September 28, 2011
Yemen's foreign minister accused the opposition on Tuesday of fomenting the strife that has left thousands dead by not accepting the election of President Ali Abdullah Saleh.
Abubakr al-Qirbi told the United Nations that protests against Saleh since January had cost the country ê2 billion in damage to roads, oil pipelines, power lines and other infrastructure.
Saleh, who is under international pressure to relinquish power and allow new elections, returned to the country last week, sparking violence in which scores more have died.
Qirbi told the UN General Assembly the anti-Saleh protests threatened to unleash "civil war and devastating conflict."
The minister insisted that the Saleh government had defended democracy and was "protecting human rights".

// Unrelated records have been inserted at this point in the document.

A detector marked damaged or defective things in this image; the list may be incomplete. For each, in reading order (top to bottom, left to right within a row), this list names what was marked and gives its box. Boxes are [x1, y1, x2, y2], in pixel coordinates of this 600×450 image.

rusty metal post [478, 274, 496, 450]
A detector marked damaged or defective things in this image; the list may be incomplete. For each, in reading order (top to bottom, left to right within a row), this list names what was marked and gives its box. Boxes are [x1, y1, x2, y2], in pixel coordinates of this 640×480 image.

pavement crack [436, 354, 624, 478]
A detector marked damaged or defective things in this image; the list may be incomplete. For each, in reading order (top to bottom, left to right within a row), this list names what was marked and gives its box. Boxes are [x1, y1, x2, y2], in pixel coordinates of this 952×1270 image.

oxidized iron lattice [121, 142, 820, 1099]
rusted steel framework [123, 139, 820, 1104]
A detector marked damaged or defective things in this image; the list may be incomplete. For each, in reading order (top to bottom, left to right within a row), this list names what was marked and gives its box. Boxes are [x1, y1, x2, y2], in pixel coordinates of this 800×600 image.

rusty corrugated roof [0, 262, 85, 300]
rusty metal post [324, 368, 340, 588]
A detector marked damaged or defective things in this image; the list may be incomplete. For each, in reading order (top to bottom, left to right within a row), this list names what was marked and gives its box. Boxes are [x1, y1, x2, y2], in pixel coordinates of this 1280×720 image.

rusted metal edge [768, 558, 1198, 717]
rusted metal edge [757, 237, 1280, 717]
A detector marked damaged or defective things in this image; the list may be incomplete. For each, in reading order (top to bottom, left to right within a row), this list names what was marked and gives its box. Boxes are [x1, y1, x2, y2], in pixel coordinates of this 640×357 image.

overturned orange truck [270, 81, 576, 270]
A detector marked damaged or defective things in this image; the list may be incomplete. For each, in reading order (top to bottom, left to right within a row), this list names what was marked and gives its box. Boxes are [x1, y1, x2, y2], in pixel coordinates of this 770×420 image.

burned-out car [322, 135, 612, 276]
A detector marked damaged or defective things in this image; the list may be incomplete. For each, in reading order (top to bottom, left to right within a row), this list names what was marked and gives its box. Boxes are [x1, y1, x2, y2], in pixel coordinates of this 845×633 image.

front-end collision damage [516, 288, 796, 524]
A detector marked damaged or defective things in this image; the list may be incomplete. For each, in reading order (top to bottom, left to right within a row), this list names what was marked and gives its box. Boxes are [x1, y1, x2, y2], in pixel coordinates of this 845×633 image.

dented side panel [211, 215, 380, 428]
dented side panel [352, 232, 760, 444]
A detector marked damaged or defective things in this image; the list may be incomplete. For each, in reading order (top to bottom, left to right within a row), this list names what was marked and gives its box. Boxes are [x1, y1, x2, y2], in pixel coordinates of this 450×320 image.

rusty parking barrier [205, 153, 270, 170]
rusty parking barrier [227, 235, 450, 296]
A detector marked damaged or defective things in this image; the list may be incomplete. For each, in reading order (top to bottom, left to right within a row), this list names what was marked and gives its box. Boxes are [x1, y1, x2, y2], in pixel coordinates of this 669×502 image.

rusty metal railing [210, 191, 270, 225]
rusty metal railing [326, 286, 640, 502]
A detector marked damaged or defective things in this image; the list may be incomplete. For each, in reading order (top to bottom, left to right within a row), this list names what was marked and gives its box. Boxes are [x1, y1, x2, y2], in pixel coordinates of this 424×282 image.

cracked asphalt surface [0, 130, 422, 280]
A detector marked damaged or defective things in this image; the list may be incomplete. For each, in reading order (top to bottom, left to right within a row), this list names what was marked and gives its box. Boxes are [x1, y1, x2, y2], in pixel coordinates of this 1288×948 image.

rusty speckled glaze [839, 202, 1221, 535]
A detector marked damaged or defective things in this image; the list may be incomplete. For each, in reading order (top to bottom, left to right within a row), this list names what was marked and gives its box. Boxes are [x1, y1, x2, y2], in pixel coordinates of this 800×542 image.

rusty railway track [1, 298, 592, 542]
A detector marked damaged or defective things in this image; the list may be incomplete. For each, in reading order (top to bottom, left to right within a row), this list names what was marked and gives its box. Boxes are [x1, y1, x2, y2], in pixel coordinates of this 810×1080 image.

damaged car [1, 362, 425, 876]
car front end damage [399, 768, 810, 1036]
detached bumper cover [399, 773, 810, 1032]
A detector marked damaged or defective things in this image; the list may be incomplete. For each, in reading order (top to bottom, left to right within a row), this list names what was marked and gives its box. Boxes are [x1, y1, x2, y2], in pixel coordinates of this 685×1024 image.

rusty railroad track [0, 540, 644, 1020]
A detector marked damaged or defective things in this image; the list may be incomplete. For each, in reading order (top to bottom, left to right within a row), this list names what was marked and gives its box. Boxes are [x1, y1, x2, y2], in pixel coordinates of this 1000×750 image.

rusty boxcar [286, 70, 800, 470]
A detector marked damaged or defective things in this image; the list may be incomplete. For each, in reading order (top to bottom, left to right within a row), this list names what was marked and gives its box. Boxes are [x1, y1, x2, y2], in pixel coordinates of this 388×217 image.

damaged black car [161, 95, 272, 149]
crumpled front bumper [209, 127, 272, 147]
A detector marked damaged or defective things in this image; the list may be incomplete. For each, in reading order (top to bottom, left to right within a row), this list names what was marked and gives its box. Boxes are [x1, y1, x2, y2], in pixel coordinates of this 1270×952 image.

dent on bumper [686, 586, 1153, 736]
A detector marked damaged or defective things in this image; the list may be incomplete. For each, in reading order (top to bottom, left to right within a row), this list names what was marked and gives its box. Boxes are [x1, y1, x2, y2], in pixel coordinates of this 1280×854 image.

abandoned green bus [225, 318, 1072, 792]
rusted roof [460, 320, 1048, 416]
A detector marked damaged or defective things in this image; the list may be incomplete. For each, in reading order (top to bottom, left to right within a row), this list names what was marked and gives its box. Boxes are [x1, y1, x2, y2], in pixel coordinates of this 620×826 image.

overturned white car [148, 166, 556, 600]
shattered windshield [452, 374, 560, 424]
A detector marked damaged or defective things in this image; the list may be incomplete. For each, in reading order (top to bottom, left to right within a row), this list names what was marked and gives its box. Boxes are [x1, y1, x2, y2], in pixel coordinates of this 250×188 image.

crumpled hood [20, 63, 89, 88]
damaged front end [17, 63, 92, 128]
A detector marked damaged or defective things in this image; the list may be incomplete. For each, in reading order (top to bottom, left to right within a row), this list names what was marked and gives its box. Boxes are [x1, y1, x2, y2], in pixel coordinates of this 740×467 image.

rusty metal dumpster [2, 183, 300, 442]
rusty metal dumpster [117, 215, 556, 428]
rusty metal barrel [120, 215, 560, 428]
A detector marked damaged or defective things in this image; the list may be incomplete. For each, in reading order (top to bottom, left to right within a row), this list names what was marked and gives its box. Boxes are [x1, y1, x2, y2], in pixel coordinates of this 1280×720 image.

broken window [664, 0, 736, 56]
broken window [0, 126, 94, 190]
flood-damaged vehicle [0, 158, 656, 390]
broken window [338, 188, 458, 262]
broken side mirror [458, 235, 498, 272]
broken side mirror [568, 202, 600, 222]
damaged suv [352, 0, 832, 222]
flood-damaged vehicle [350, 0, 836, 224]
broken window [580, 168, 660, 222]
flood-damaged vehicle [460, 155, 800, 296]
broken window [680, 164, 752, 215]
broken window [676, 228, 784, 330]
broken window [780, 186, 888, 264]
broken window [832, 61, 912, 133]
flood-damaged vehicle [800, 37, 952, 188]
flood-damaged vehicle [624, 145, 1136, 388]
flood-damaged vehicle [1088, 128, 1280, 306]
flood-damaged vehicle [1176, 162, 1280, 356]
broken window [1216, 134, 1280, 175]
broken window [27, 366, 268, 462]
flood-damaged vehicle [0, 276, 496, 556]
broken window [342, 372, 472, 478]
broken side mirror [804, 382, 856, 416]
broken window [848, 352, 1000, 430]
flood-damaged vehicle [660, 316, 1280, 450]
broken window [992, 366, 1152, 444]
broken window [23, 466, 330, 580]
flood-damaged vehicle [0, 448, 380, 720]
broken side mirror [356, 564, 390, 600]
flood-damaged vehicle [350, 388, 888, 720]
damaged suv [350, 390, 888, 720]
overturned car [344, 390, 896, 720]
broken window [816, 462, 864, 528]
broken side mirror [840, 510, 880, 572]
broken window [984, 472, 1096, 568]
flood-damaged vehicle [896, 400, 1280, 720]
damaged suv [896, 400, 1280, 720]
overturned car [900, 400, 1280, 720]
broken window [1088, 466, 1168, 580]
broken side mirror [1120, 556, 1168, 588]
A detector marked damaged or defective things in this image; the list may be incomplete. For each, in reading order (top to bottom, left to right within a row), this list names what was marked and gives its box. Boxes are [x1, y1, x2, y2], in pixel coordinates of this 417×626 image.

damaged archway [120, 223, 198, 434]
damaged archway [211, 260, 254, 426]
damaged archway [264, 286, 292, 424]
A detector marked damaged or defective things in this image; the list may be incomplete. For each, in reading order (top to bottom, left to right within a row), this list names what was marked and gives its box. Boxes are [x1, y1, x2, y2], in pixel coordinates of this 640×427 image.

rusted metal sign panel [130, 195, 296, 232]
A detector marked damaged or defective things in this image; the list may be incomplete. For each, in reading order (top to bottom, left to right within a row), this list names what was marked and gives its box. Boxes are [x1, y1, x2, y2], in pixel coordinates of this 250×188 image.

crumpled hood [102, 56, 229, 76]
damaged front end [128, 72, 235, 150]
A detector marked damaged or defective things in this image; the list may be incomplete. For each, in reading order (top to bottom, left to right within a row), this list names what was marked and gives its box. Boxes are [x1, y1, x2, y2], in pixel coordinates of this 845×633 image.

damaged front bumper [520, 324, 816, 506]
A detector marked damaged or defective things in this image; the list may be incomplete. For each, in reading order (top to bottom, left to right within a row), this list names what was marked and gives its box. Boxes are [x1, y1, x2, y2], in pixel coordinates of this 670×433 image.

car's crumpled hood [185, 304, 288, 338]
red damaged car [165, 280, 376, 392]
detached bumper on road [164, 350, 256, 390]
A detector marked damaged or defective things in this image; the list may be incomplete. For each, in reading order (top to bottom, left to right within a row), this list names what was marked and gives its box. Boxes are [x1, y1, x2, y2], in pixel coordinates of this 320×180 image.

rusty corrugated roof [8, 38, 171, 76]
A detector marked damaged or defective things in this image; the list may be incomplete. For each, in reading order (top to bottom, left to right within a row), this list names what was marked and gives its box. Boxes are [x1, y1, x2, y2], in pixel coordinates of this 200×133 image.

He said opposition groups had been unable to accept Saleh's 2006 election and had carried out "subversive actions to seize power." The groups had "manipulated" youth protests about the lack of jobs.
Saleh is under increasing pressure to relinquish power from the Gulf Cooperation Council, which has sought to broker a peace deal, as well as the United Nations and the United States.
Qirbi said Saleh was committed to a GCC initiative under which he should hand over power to a transitional government. The minister said Yemen would be a "model for change."
His comments were dismissed by rights groups.
"If they are serious about upholding human rights, the Yemeni authorities should stop security forces from shooting peaceful protesters, allow an international inquiry into the bloodshed, and let the United Nations establish a human rights monitoring office," said Joe Stork, deputy Middle East director for Human Rights Watch.